Technology could monitor hip replacements for signs of wear
25 June 2012 | By Stephen Harris
A new device could monitor hip replacements for signs of wear, powered only by the movement of the user’s walk.
The technology, designed to fit inside a typical prosthetic hip joint, uses a piezo-electric device that generates up to 3.7V of electricity as the user walks to power a strain gauge and a transmitter.
By using the strain gauge to monitor the distance between the prosthesis and the femur leg bone, doctors will able to tell if the replacement is starting to break down and advise the patient on lifestyle changes or the potential need for another operation.
‘Thirty per cent of hip replacements within six years start to show signs of osteolysis,’ said Brunel University student Luke Kavanagh, who developed the device.
‘As the joint comes loose it starts to work away at the plastic cement and these little particles then travel around the body and can actually start to corrode the rest of the femur and the hip.’
The device contains a ball bearing that rolls back and forth as the user walks along and strikes a substrate covered on one side with piezo-electric material (known as a unimorph) to produce electricity.
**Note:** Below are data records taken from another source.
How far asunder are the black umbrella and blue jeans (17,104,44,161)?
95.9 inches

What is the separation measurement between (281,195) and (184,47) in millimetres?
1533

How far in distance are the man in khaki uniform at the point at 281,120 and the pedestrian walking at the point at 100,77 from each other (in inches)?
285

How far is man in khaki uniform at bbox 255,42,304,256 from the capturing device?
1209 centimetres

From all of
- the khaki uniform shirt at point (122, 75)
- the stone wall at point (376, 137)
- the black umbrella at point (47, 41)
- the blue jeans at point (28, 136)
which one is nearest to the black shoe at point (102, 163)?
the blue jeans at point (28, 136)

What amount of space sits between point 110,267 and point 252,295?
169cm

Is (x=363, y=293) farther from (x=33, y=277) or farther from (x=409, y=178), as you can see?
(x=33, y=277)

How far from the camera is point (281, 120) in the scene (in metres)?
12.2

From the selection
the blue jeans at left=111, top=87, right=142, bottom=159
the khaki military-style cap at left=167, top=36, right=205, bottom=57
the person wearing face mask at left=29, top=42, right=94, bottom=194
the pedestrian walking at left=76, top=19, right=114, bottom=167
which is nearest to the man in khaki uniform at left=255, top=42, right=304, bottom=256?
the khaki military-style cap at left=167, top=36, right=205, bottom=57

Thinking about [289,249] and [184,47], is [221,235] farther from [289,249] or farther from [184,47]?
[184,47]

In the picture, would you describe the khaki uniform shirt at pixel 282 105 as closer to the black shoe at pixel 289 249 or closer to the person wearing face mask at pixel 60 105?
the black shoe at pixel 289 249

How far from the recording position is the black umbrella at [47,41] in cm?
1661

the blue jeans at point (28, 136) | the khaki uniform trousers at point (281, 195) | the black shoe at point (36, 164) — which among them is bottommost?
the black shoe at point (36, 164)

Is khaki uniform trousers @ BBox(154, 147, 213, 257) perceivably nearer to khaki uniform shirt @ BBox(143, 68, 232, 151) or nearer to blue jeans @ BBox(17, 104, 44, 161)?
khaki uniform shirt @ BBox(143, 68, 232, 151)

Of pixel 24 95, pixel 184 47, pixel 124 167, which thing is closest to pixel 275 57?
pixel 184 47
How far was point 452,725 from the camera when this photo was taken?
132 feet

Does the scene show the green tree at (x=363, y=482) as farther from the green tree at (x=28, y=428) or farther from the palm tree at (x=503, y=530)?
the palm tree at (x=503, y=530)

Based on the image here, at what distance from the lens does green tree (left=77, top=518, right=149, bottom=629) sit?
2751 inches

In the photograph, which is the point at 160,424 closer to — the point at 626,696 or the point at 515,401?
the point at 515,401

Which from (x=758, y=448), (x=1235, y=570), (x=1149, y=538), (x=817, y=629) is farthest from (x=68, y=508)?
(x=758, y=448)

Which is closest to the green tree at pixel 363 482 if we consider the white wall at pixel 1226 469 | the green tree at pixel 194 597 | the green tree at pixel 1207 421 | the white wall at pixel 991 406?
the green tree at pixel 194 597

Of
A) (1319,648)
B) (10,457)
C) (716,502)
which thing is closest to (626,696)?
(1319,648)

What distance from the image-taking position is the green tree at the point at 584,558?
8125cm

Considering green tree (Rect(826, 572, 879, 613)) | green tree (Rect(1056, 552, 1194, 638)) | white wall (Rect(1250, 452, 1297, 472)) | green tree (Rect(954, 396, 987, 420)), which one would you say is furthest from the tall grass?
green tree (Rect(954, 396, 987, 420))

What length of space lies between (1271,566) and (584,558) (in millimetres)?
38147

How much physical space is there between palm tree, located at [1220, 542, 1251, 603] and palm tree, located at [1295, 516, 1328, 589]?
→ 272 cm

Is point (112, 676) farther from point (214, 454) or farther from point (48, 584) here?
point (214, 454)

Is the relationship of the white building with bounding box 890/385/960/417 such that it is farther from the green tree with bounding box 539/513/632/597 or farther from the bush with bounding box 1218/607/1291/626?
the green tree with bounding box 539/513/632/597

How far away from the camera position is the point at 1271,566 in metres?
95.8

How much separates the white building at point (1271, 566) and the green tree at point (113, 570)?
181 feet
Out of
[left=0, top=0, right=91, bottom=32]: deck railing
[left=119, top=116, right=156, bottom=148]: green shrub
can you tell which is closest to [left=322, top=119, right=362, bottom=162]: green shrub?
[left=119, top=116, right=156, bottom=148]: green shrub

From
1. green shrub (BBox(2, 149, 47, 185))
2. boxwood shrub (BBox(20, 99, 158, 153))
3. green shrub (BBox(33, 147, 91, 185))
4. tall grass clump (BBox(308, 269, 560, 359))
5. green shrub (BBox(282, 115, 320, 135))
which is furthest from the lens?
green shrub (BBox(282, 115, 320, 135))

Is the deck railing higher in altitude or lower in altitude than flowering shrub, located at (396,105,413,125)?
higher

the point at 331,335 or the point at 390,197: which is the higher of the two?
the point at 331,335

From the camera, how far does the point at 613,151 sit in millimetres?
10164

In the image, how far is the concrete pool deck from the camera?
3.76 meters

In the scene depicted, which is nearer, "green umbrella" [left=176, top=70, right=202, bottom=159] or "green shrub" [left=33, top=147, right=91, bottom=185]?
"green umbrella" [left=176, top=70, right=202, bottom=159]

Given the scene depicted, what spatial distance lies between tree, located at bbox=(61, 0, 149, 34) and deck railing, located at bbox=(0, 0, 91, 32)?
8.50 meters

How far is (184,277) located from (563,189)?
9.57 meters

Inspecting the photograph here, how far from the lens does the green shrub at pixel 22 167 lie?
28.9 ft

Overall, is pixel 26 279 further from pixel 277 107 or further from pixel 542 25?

Kavanagh said the challenge was adjusting the rigidity of the unimorph so that it bent enough to produce sufficient power but was durable enough to survive this repetitive process.
He added that the device could be customised to adjust its output and durability depending on how active the user was.
‘An older person isn’t going to move with any real vigour, so you could put a much thinner unimorph in and get all the electricity from big deflections,’ Kavanagh said.
‘With a young person who’s going to be running around, you can put a much thicker one in, but because the velocity you’re hitting the unimorphs with is going to be so much greater you’d get the electricity you need either way.’